El modo principal se divide en un modo campaña que sigue la campaña republicana y nacional a través de 25 misiones. Unidas por secuencias de vídeo, ofrecen una experiencia variada, difícil –tiene la clásica dificultad de los juegos españoles- y en ocasiones bien diseñada. Algunas misiones, aquella basada en el Alcázar de Toledo, intentan ofrecer situaciones reales o al menos realistas, aunque dentro de los límites de recreación que gracias a su toque cómic se marca el juego. Por ejemplo, el título está casi ausente de simbología de uno y otro bando, lo que demuestra que en ningún casi se ha pretendido crear polémica. Esto, al igual que con el diseño visual, tendrá opiniones encontradas, aunque resulta comprensible.
Apartado audiovisual
Por todos los cánones, Sombras de Guerra es un juego desfasado en el apartado visual. Estamos hablando de un apartado que incluso resultaría anciano hace cinco años. Si bien las texturas y animaciones no son malas, parece un juego anterior a la época de los sombreados. Más bien, lo que quizá no ayude en nada es el escaso, el escasísimo, número de polígonos que mueve el juego. Nadie va a pedir un festival visual en el estilo de Company of Heroes, pero sí un poco más de ambición, ya que en ocasiones el juego resulta inferior a títulos como Age of Mythologies. Aunque esto podría ser objetable, lo que no puede serlo en ningún caso es la ausencia de un motor físico avanzado en el juego. Las balas pasan literalmente a través de los edificios, y los errores de amontonamiento de polígonos o texturas son frecuentes. Parece que no se ha invertido todo el tiempo que debería en el testeo, y esto se nota por los múltiples errores que en ocasiones afean demasiado el apartado visual.

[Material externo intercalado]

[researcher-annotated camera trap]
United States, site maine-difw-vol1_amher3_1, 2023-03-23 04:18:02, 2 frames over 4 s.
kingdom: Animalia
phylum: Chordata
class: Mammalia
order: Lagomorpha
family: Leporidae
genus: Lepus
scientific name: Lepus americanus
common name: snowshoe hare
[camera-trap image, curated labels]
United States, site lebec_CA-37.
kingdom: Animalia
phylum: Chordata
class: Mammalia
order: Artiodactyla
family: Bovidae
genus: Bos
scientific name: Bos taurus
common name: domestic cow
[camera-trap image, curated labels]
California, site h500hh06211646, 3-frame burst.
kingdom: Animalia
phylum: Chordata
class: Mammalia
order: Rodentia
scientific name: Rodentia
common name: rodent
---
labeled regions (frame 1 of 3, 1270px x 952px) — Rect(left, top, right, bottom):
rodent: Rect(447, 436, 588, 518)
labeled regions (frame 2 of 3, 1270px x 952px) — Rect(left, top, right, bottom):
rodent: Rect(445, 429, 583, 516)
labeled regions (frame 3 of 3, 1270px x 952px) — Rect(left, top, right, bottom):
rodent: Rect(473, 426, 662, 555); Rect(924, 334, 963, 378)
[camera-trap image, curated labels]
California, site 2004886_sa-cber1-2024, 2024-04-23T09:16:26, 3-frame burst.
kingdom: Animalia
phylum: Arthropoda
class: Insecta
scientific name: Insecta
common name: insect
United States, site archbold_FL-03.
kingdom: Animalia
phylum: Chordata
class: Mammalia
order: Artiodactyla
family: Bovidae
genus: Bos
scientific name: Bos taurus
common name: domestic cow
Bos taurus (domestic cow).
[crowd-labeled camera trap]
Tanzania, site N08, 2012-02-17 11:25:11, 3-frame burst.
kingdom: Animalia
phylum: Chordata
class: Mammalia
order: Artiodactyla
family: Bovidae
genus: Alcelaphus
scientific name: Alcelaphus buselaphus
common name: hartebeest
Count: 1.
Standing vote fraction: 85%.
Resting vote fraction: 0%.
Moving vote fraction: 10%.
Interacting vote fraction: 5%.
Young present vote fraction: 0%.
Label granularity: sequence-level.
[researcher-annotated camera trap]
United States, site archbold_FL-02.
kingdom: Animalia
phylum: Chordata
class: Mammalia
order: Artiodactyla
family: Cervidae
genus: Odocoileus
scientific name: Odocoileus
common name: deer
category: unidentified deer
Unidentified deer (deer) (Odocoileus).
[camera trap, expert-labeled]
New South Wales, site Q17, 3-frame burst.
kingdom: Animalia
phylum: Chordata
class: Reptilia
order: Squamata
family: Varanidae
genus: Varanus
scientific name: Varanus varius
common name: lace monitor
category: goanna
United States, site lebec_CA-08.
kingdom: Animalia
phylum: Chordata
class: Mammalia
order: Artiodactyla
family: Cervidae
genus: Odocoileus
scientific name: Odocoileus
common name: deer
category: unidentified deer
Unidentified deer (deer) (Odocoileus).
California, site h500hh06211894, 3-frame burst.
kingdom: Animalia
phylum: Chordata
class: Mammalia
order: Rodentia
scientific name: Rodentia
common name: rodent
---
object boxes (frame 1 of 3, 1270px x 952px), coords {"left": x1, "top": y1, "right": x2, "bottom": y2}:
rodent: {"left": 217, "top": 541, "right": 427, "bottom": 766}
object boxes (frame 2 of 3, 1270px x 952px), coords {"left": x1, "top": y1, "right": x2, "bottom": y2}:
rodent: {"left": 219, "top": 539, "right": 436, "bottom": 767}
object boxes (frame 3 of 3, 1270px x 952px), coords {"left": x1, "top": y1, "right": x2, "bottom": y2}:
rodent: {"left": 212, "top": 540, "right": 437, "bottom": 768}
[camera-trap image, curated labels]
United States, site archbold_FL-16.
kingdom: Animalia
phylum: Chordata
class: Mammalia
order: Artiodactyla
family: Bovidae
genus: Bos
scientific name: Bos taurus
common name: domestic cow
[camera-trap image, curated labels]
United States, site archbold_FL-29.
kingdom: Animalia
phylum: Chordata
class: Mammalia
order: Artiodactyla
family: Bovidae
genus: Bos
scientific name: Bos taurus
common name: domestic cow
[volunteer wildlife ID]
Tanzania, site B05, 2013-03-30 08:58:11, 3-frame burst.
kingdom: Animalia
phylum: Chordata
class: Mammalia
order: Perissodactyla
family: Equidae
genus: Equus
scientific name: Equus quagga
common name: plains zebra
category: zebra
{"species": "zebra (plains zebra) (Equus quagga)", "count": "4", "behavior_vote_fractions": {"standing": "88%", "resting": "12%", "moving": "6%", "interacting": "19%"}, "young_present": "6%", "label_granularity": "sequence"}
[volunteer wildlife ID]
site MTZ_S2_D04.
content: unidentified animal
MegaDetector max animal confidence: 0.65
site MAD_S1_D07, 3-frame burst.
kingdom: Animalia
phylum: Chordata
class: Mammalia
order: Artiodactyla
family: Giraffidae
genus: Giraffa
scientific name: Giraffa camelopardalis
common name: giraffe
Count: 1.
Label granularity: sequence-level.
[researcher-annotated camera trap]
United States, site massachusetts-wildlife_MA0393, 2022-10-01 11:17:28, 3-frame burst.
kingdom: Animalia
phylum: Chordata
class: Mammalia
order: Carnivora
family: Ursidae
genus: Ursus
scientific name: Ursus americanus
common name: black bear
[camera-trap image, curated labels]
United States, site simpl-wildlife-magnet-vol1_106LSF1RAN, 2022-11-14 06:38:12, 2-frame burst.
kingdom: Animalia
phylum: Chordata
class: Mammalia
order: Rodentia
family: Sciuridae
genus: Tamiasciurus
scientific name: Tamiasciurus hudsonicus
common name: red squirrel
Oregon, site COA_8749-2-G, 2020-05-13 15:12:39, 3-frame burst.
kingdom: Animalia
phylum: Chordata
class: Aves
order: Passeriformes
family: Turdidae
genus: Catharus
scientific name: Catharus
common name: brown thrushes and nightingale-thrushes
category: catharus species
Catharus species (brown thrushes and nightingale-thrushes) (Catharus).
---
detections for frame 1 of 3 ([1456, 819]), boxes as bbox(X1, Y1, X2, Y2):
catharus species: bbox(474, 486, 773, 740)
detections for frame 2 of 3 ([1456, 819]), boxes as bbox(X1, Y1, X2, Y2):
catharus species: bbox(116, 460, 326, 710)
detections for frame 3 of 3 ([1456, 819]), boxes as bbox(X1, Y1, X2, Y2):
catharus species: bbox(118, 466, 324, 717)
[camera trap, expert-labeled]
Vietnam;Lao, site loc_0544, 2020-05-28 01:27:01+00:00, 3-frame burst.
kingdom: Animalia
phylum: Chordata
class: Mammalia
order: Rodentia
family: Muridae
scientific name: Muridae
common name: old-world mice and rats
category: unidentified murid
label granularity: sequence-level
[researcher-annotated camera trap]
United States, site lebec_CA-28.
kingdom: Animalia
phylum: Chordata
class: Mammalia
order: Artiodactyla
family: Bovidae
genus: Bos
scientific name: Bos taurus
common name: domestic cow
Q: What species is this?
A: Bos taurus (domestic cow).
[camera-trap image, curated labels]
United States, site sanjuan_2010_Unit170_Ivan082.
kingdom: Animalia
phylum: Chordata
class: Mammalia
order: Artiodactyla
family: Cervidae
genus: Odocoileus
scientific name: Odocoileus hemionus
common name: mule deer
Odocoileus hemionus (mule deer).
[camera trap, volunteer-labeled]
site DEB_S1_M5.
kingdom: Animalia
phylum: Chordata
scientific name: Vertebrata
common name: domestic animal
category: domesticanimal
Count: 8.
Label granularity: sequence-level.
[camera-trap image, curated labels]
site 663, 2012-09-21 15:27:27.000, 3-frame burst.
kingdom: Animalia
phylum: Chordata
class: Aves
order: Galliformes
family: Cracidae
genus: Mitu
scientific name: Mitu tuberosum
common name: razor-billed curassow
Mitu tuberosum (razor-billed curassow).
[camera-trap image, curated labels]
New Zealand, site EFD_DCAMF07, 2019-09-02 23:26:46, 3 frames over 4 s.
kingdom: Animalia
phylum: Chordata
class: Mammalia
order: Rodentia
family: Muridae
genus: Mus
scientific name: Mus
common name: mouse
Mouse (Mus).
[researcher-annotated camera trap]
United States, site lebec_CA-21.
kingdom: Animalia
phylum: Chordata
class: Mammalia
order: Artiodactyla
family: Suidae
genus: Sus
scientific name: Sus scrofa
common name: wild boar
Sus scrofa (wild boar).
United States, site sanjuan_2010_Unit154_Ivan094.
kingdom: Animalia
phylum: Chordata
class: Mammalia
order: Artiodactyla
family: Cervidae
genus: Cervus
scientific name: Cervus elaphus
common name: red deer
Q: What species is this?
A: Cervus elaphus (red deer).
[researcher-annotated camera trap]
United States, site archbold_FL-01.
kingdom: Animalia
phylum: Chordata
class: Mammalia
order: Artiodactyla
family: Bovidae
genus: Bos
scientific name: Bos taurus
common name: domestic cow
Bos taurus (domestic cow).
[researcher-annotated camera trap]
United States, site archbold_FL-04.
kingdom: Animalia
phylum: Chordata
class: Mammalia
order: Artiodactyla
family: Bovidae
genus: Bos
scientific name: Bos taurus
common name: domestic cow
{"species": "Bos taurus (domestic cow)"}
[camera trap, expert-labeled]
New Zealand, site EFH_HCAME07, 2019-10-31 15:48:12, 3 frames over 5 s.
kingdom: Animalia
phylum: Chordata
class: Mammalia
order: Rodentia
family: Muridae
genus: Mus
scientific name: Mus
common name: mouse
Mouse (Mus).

Más competente, y sin duda el mejor apartado del juego, es el sonido. Desde la música de gran calidad que acompaña tanto los menú como las situaciones, a los geniales efectos de sonido (tanto las voces en español como los disparos…), se puede objetar poco al trabajo de Legend.
Busca el camino
Los errores técnicos mencionados inciden para mal en la jugabilidad, lo que acaba por convertir una experiencia de juego en algo bastante fallido. Por ejemplo, la detección de lugares –el célebre pathfinding- funciona muy defectuosamente en el juego, lo que arruina casi toda planificación estratégica a la hora de mover las tropas. Hay otros errores de la inteligencia artificial de bulto, como la confusión entre las propias tropas, que bajan un poco más la jugabilidad. En definitiva, el jugador llega a fracasar en las misiones no tanto por sus errores, sino más bien por la escasa optimización y testeo del título. Y es una verdadera pena, ya que tanto el contexto como el diseño de algunas misiones muestran verdaderos toques de talento poco habituales en el género.

Conclusión
Innovador en el contexto, continuista en el desarrollo, Sombras de Guerra se queda a medio gas tanto por su escasa ambición como por sus errores técnicos. El juego mezcla una jugabilidad fallida en muchas ocasiones con un apartado técnico mediocre. El problema, más que la fórmula esté bastante trillada, es que los errores empañan por completo las misiones del modo principal. Volvemos otra vez a la disyuntiva sobre si el testeo del título se realizado con garantías, y es que parece en ocasiones el título una versión previa sin pulir. Una especie de demo para prensa o cualquier feria de videojuegos. Todo ello hace que un desarrollo mediano, con verdaderas gotas de talento, acabe en mediocre gracias a la muy mejorable ejecución. Esperamos que en un futuro Legend Studios recoja los buenos elementos de este título y los lleve mucho más allá. Un contexto tan apasionante como la guerra civil se merece sin duda algo mejor.